» **Task statement**
Skip all pictures. Write out the data below from its first line through the line that contains "Insert between teeth".

::: Extracted records :::

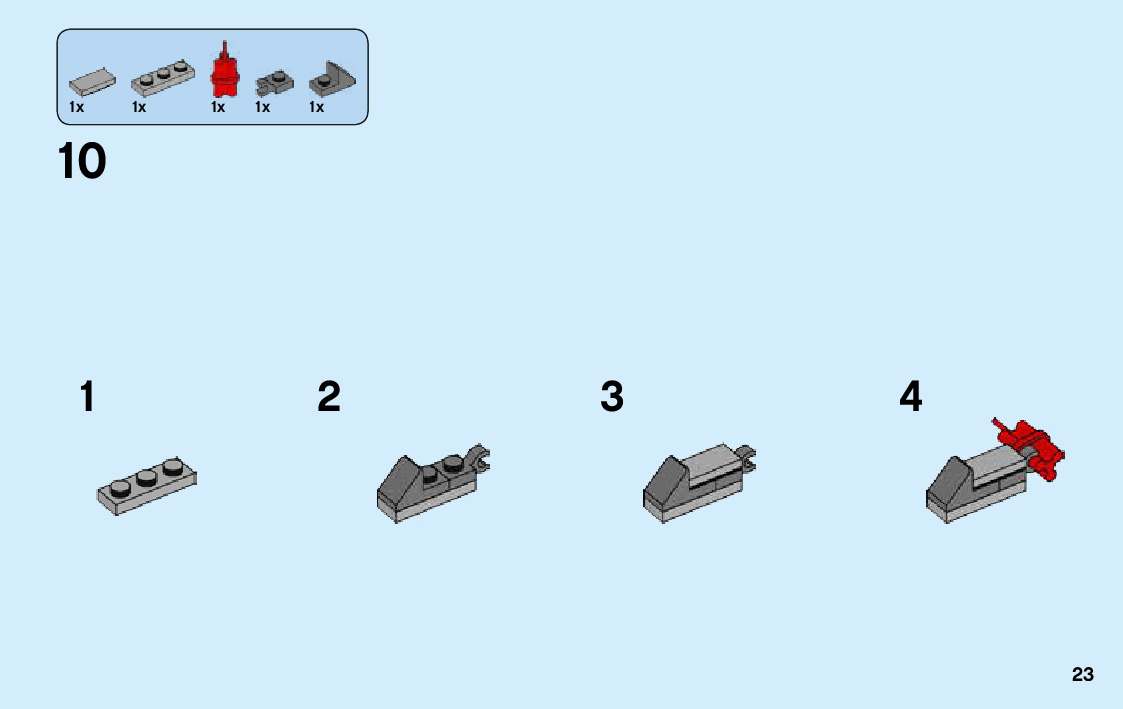 1x 1x 1x 1x 1x

10

1

2

3

4

23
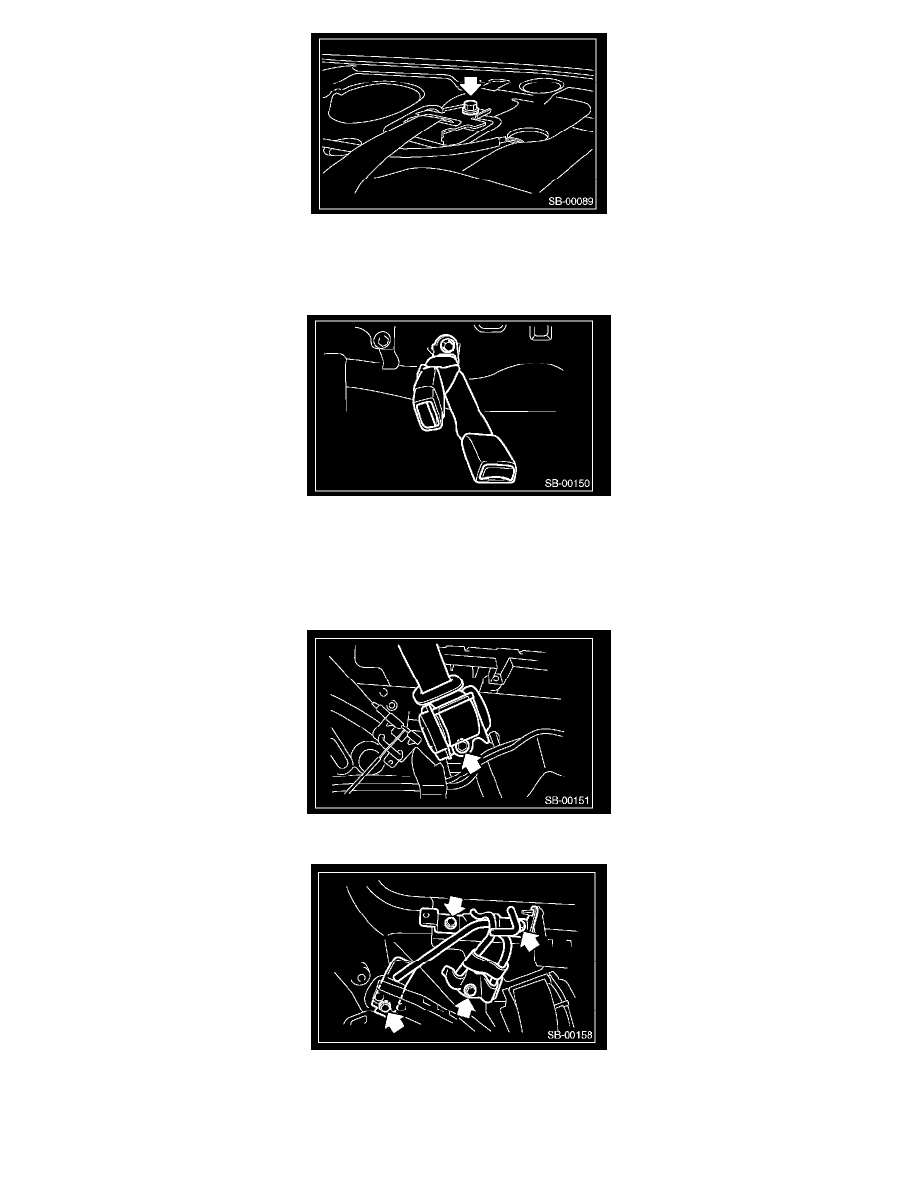 SB-00089

SB-00150

SB-00151

SB-00158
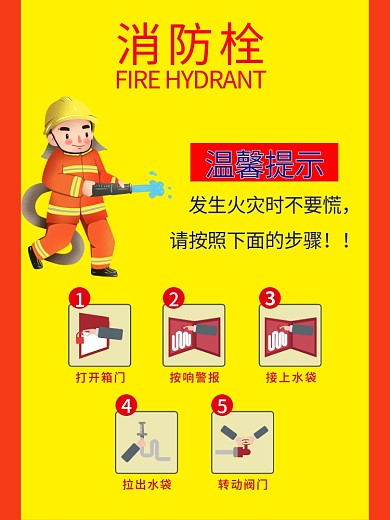 消防栓
FIRE HYDRANT

温馨提示

发生火灾时不要慌，
请按照下面的步骤！！

1
打开箱门

2
按响警报

3
接上水袋

4
拉出水袋

5
转动阀门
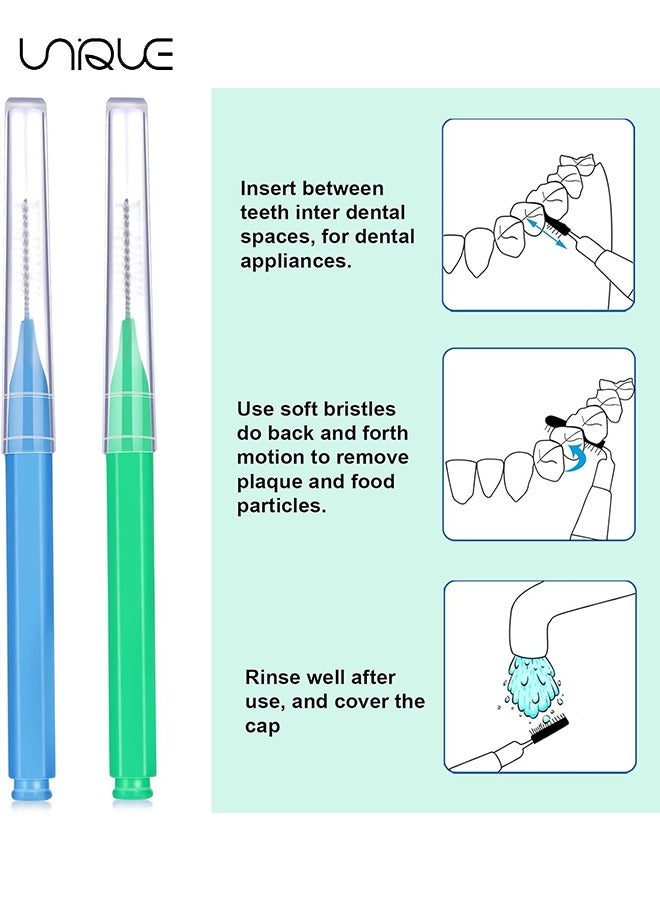 UNIQUE

Insert between teeth inter dental spaces, for dental appliances.

Use soft bristles do back and forth motion to remove plaque and food particles.

Rinse well after use, and cover the cap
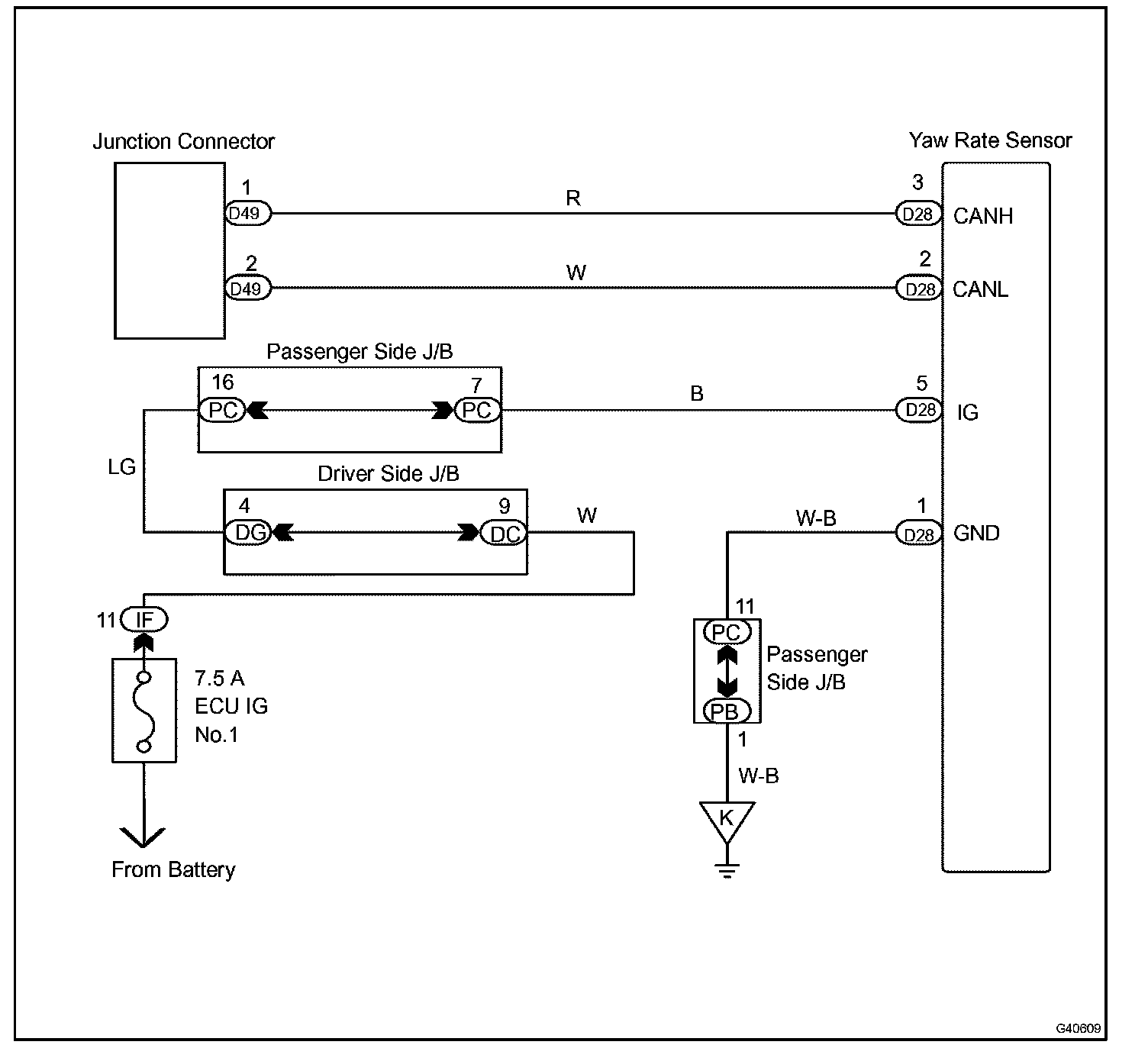 Junction Connector

Yaw Rate Sensor

1
D49
R
3
D28
CANH

2
D49
W
2
D28
CANL

Passenger Side J/B
16
PC
7
PC
B
5
D28
IG

LG

Driver Side J/B
4
DG
9
DC
W

W-B
1
D28
GND

11
IF

7.5 A
ECU IG
No.1

From Battery

11
PC
Passenger
Side J/B
PB
1
W-B
K

G40609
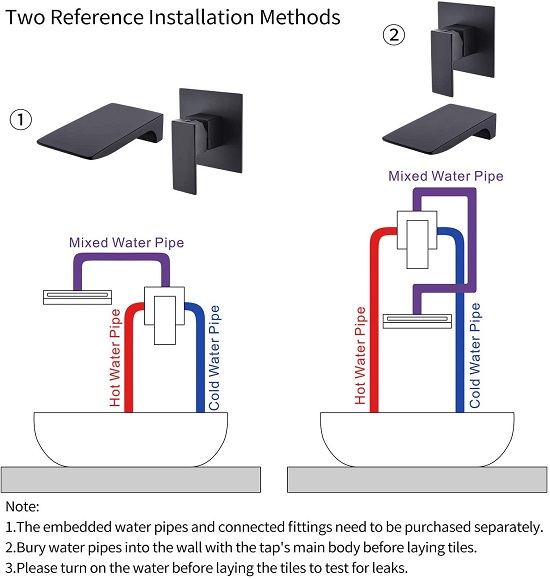 Two Reference Installation Methods

①

②

Mixed Water Pipe

Hot Water Pipe

Cold Water Pipe

Mixed Water Pipe

Hot Water Pipe

Cold Water Pipe

Note:
1.The embedded water pipes and connected fittings need to be purchased separately.
2.Bury water pipes into the wall with the tap's main body before laying tiles.
3.Please turn on the water before laying the tiles to test for leaks.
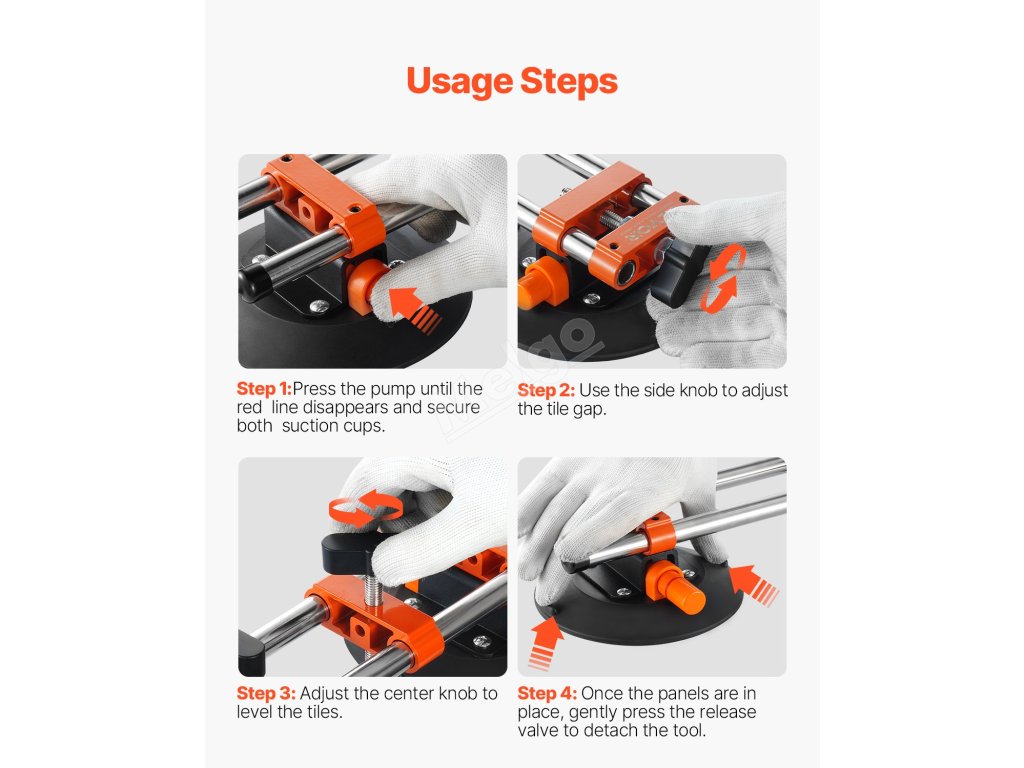 Usage Steps

Step 1:Press the pump until the red line disappears and secure both suction cups.

Step 2: Use the side knob to adjust the tile gap.

Step 3: Adjust the center knob to level the tiles.

Step 4: Once the panels are in place, gently press the release valve to detach the tool.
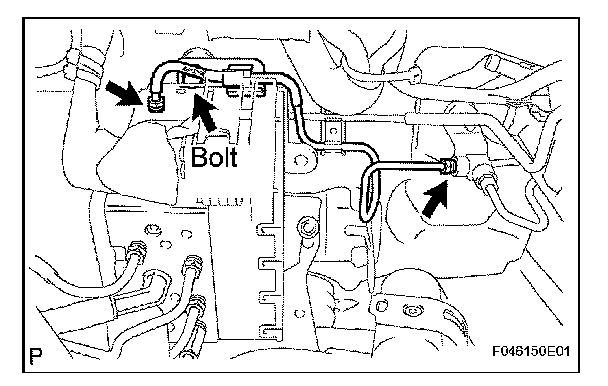 Bolt

P

F046150E01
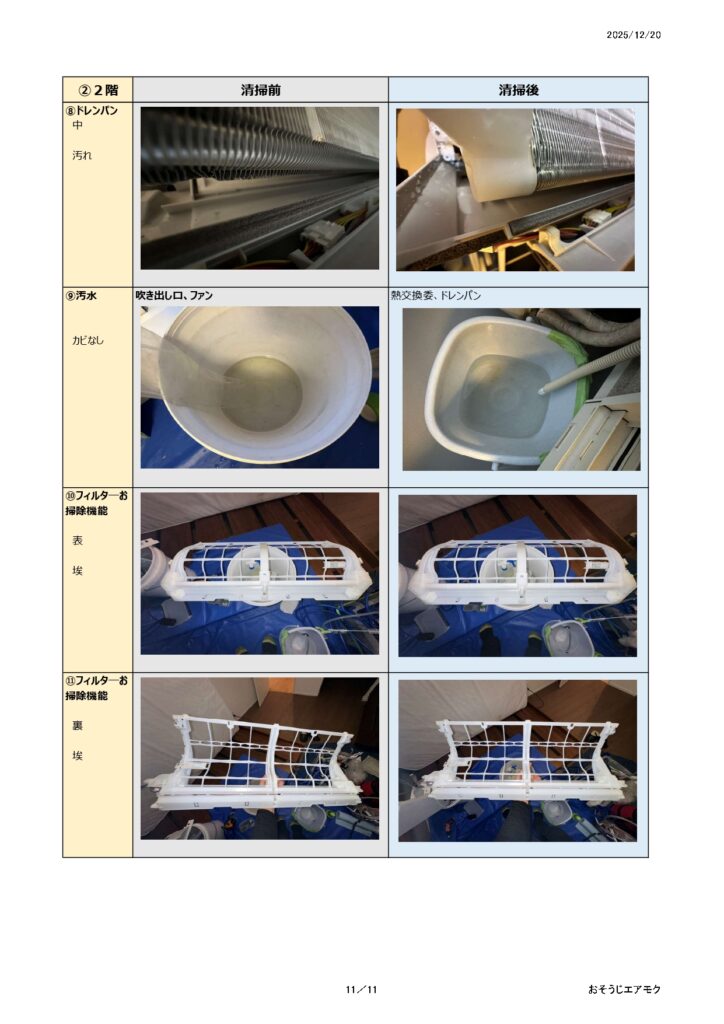 2025/12/20

| ②２階 | 清掃前 | 清掃後 |
|---|---|---|
| ⑧ドレンパン 中 汚れ | | |
| ⑨汚水 カビなし | 吹き出し口、ファン | 熱交換委、ドレンパン |
| ⑩フィルターお掃除機能 表 埃 | | |
| ⑪フィルターお掃除機能 裏 埃 | | |

11／11

おそうじエアモク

:::

» **Task output**
 1x 1x 1x 1x 1x

10

1

2

3

4

23
 SB-00089

SB-00150

SB-00151

SB-00158
 消防栓
FIRE HYDRANT

温馨提示

发生火灾时不要慌，
请按照下面的步骤！！

1
打开箱门

2
按响警报

3
接上水袋

4
拉出水袋

5
转动阀门
 UNIQUE

Insert between teeth inter dental spaces, for dental appliances.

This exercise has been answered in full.